═══ Available data
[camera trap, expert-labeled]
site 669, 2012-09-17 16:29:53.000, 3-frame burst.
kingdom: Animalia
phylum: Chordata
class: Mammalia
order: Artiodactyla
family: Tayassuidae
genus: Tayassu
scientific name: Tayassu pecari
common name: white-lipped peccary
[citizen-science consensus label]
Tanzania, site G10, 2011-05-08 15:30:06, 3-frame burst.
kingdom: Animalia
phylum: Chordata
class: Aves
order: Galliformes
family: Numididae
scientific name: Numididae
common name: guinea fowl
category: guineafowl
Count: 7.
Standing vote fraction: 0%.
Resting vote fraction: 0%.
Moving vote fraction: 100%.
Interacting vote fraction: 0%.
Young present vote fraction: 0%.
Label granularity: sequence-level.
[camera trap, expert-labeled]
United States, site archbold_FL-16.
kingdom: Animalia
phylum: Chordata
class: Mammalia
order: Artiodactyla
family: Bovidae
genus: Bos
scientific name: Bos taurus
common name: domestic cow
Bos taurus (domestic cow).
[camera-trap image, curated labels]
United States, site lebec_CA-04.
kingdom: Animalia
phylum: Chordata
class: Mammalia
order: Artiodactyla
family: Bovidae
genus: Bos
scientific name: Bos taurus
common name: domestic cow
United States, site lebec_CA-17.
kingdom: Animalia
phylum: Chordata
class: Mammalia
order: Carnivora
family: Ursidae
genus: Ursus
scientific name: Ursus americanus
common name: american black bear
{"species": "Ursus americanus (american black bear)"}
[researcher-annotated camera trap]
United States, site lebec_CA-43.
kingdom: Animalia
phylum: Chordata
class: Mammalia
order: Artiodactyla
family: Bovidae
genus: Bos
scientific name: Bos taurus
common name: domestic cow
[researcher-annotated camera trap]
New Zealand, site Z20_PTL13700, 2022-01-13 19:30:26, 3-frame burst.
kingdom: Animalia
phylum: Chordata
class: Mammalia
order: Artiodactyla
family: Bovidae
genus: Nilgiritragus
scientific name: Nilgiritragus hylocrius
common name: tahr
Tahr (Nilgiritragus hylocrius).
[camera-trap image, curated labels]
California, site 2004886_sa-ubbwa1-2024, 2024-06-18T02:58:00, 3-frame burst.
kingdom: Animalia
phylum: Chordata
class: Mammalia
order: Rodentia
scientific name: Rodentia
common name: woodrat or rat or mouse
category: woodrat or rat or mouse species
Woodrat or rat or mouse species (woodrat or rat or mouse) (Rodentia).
══════
- _Work required_: For every entry in the records above, write an exact copy.

- _Solved problem_:
[camera trap, expert-labeled]
site 669, 2012-09-17 16:29:53.000, 3-frame burst.
kingdom: Animalia
phylum: Chordata
class: Mammalia
order: Artiodactyla
family: Tayassuidae
genus: Tayassu
scientific name: Tayassu pecari
common name: white-lipped peccary
[citizen-science consensus label]
Tanzania, site G10, 2011-05-08 15:30:06, 3-frame burst.
kingdom: Animalia
phylum: Chordata
class: Aves
order: Galliformes
family: Numididae
scientific name: Numididae
common name: guinea fowl
category: guineafowl
Count: 7.
Standing vote fraction: 0%.
Resting vote fraction: 0%.
Moving vote fraction: 100%.
Interacting vote fraction: 0%.
Young present vote fraction: 0%.
Label granularity: sequence-level.
[camera trap, expert-labeled]
United States, site archbold_FL-16.
kingdom: Animalia
phylum: Chordata
class: Mammalia
order: Artiodactyla
family: Bovidae
genus: Bos
scientific name: Bos taurus
common name: domestic cow
Bos taurus (domestic cow).
[camera-trap image, curated labels]
United States, site lebec_CA-04.
kingdom: Animalia
phylum: Chordata
class: Mammalia
order: Artiodactyla
family: Bovidae
genus: Bos
scientific name: Bos taurus
common name: domestic cow
United States, site lebec_CA-17.
kingdom: Animalia
phylum: Chordata
class: Mammalia
order: Carnivora
family: Ursidae
genus: Ursus
scientific name: Ursus americanus
common name: american black bear
{"species": "Ursus americanus (american black bear)"}
[researcher-annotated camera trap]
United States, site lebec_CA-43.
kingdom: Animalia
phylum: Chordata
class: Mammalia
order: Artiodactyla
family: Bovidae
genus: Bos
scientific name: Bos taurus
common name: domestic cow
[researcher-annotated camera trap]
New Zealand, site Z20_PTL13700, 2022-01-13 19:30:26, 3-frame burst.
kingdom: Animalia
phylum: Chordata
class: Mammalia
order: Artiodactyla
family: Bovidae
genus: Nilgiritragus
scientific name: Nilgiritragus hylocrius
common name: tahr
Tahr (Nilgiritragus hylocrius).
[camera-trap image, curated labels]
California, site 2004886_sa-ubbwa1-2024, 2024-06-18T02:58:00, 3-frame burst.
kingdom: Animalia
phylum: Chordata
class: Mammalia
order: Rodentia
scientific name: Rodentia
common name: woodrat or rat or mouse
category: woodrat or rat or mouse species
Woodrat or rat or mouse species (woodrat or rat or mouse) (Rodentia).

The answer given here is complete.